“Polite writers are often chaste in life. Every perversity has one seductive basic idea. Each is a symbol of this idea. From cunnilingus to coprophagy: it’s the idea of indulging oneself completely.”
First published in German in 1902, then reissued in 1913, Hashish is a collection of decadent interweaving tales of Satanism, eroticism, sadism, cannibalism, necrophilia, and death. Encountering the enigmatic blond dandy, Count Vittorio Alta-Carrara, in a Parisian eatery, the narrator finds himself invited to a “Hashish Club,” where in the dim light of red-filtered candles, a roomful of žrecumbent wanderersÓ explores the abyss of the unconscious beneath the fabulous ponds of Venetian mirrors. The narrator and the Count don a variety of identities as they in turn enter the narratives, sometimes participating in them, other times merely observing them from the vantage point of a shifting divan.
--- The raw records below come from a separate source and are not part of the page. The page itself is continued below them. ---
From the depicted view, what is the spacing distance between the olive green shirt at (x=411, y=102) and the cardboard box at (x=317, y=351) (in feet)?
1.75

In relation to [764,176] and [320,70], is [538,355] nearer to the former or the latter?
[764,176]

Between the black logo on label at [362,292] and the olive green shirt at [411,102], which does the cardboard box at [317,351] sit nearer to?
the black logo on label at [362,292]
Engaging in romantic liaisons with masks and cadavers, taking part in Satanic orgies and carnivals, plotting blasphemy and riding carriages through cityscapes where time loses its bearings, the reader joins the protagonists in their narrative and psychological unmooring.
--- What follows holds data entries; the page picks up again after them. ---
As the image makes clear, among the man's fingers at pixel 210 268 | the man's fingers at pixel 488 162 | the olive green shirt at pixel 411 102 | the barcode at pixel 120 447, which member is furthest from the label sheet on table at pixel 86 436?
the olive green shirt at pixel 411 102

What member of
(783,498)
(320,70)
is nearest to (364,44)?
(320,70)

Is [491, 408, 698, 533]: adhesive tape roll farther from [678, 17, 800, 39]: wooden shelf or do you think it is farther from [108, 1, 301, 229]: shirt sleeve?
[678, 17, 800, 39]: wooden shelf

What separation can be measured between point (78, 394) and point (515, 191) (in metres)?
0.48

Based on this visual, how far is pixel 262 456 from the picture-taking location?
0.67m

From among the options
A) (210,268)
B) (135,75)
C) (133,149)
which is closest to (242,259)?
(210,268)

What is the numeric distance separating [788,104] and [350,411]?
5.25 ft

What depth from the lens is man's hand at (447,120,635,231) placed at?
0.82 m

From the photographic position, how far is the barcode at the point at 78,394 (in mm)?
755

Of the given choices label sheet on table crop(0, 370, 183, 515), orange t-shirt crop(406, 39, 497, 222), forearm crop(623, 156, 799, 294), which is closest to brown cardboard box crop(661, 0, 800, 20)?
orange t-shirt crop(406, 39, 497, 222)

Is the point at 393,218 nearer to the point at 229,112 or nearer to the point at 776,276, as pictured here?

A forgotten yet important chapter in the lineage of German fantastic and decadent literature, this translation of Hashish is illustrated throughout by the author’s brother-in-law, Alfred Kubin, from the book’s second, 1913 German edition.
Oscar A. H. Schmitz (1873–1931) lived the life of a literary dandy. Although best remembered in Germany for his second book, Hashish, and the decadent lineage it helped inaugurate in German letters, his output was wide-ranging, from Romantic verse to plays and travel books, to a series of popular nonfiction works on politics, yoga, astrology, etiquette, and Jungian psychology. He died in 1931 of liver disease.